37/ Nouvel air
Kros contempla le nouvel emplacement de son camp. L'air de cette dimension était rigoureusement identique à celle d'où il venait, mais ce changement insoupçonné lui donna l'impression qu'il était bien plus revigorant et vivifiant. Trois jours auparavant, l'Immense avait élu domicile dans cette dimension, prétextant que cette terre lui serait plus bénéfique. En effet, régulièrement, il déménageait vers d'autres dimensions qui, selon lui, conférerait des visions plus précises pour les cycles à suivre. Les dieux avaient suivi, quelques-uns de leurs disciples avec eux, et il en arriverait bientôt de plus en plus, puisque, dans la tradition, l'Arbre Sacré apportait bonheur et santé à ceux qui vivaient dans ses environs. Au souvenir de ces vieilles croyances infondées, Kros tira une grimace. Tous les serviteurs adoraient pourtant les dieux et croyaient en leurs dires, mais Kros ne faisait plus partie de ce groupe de fanatiques imbéciles. Il haïssait le fait que ses proches et ses collègues soient aussi aveugles. Kros détestait aussi sa version passée de lui-même, encore sous l'emprise de ce qu'il avait nommé "l'Influence".
De nombreux cycles auparavant, l'Immense avait planté ses racines dans une contrée désertique d'une dimension auxiliaire. Des millions d'années avant même l'apparition de l'oracle sylvestre, Iridar avait visité ce monde et lui avait inculqué la vie. Elle s'était développée et avait pris une tournure inespérée. Des civilisations complexes étaient nées et des individus exceptionnels peuplaient désormais ces terres. Les dieux s'amusaient à rendre visite à toutes ces cultures que Le Gardien avait engendrées sans le savoir.
Cependant, quelques temps seulement après avoir élu domicile ici, l'Immense fut frappé de visions horribles. D'autres formes de vie avaient évolué en parallèle. Elles creusaient leurs forteresses sous terre, et leur colonie se développait de manière considérable. L'Arbre avait vu que le volume souterrain ne serait bientôt plus suffisant pour elles, qu'elles s'attaqueraient à la surface sous peu et réduiraient à l'état de vestiges les autres peuplades de cet univers. Conformément à la mission qui lui avait été attribué, Iridar ordonna de transformer les forteresses souterraines en hypogées géantes. Le jeune Kros, général déjà à l'époque, dirigea avec enthousiasme son armée. Elle décima les monstres aveugles qui habitaient à l'ombre de leur étoile avec l'aide des populations de la surface et de plusieurs dieux, excepté Le Gardien qui ne pouvait tuer. Les créatures infirmes étaient assez stupides, ne possédaient pas de stratégie efficace, mais leur nombre impressionnant donna du fil à retordre.

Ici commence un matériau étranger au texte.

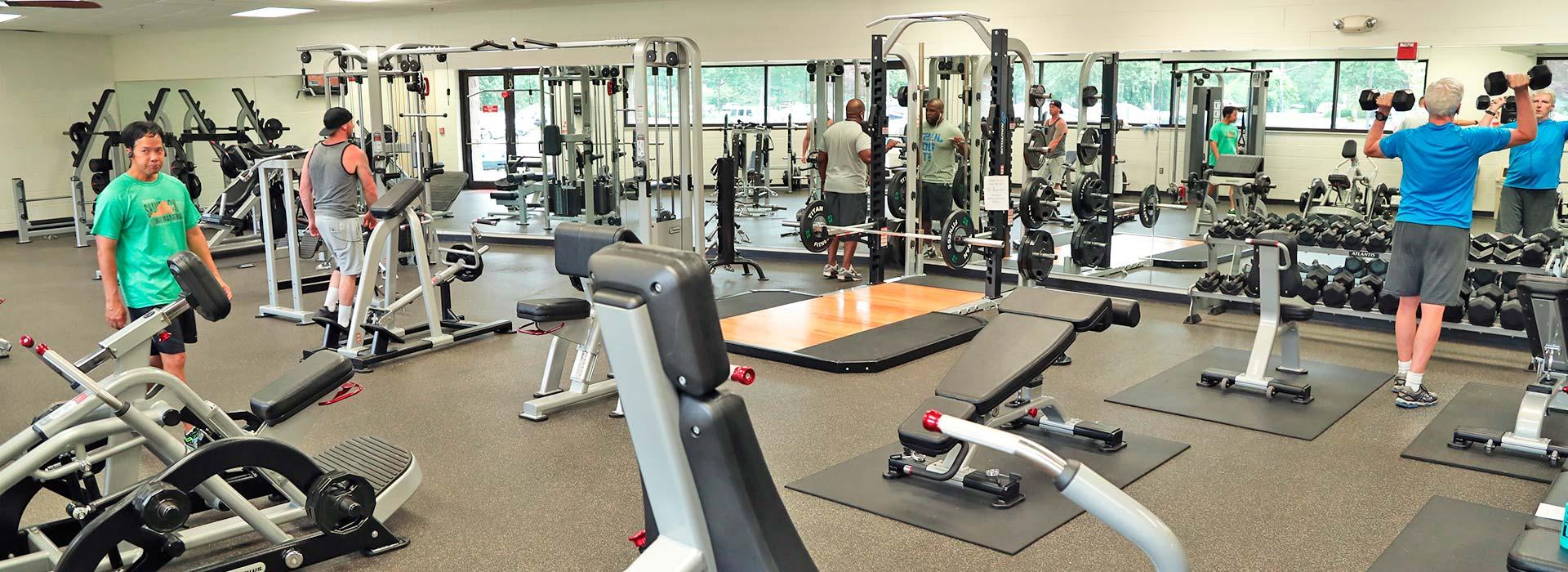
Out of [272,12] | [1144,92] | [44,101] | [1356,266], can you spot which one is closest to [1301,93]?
[1144,92]

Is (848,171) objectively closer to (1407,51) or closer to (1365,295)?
(1365,295)

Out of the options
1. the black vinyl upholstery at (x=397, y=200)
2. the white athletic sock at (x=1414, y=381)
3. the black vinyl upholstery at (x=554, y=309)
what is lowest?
the white athletic sock at (x=1414, y=381)

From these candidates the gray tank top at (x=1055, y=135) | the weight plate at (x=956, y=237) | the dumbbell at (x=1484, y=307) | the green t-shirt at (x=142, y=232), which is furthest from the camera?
the gray tank top at (x=1055, y=135)

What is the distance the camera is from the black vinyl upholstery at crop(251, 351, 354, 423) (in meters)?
2.87

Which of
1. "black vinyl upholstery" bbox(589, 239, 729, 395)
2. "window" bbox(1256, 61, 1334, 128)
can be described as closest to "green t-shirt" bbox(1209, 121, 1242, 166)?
"window" bbox(1256, 61, 1334, 128)

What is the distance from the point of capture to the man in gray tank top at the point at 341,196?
5.77m

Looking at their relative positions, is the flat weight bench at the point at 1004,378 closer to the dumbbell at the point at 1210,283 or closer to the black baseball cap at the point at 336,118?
the dumbbell at the point at 1210,283

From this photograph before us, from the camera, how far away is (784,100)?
1148cm

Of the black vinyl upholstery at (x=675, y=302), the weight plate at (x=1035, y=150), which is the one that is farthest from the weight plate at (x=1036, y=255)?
the black vinyl upholstery at (x=675, y=302)

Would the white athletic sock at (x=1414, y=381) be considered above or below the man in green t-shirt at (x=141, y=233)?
below

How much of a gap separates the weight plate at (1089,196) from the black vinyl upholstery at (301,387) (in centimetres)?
482

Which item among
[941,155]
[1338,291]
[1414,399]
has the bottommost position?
[1414,399]

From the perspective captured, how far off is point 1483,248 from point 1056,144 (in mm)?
2505

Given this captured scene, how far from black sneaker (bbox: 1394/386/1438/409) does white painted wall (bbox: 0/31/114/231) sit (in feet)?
37.9
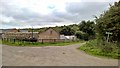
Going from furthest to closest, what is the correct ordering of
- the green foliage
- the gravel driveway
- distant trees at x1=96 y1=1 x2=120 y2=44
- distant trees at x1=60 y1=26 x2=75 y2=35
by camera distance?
distant trees at x1=60 y1=26 x2=75 y2=35
the green foliage
distant trees at x1=96 y1=1 x2=120 y2=44
the gravel driveway

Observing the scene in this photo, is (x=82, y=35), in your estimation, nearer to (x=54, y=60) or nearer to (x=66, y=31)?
(x=66, y=31)

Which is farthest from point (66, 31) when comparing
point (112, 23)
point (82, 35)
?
point (112, 23)

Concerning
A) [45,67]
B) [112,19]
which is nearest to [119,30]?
[112,19]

À l'époque, alors qu'il arrachait la vie à l'un de ses adversaires imposés, Kros s'était posé cette question ; "Pourquoi dois-je tuer ces êtres ? Que les peuples de la surface périssent ne nous regarde en rien. S'ils doivent mourir sous les coups des tunneliers, c'est qu'ils sont moins forts et qu'ils méritent donc moins de se perpétuer." Quand la seconde forteresse fut totalement nettoyée, il osa poser sa question aux dieux, ses maîtres. Tous l'avaient foudroyé d'un regard mauvais, et Le Gardien en personne finit par lui répondre :
— Vois-tu, j'ai moi-même créé les lointains ancêtres de ces misérables. Il y eut des embranchements, et au fil des générations, ils se transformèrent différemment, et ça, je n'ai pas pu le contrôler. Aujourd'hui, nous constatons que les descendants peuvent être rangés en deux catégories ; les intellectuels pacifistes, qui progressent en tant qu'espèce mais aussi en termes de technologie, et les bêtes violentes, qui pullulent trop et vont anéantir les autres, ce que je ne peux tolérer. Nous sommes arrivés au bon moment pour éviter qu'un tel désastre se produise, c'est l'occasion idéale. Peut-être effectivement que les habitants underground pourraient évoluer de manière positive par le futur, mais notre oracle n'a décelé aucune prédiction concernant cela. Je préfère nettement laisser aux autres la possibilité de prospérer. C'est une course contre le temps, ils réussiront peut-être à gagner, à nous faire gagner. Enfin, il s'avère que les bêtes se nourrissent des minéraux non-renouvelables indispensables au bon maintien de leur propre habitat. En somme, elles s'autodétruisent à petit feu. Si tu as compris, je t'autorise à repartir guerroyer.
Tout n'était pas clair dans le discours du Gardien, mais Kros avait compris le sens global et s'était senti convaincu.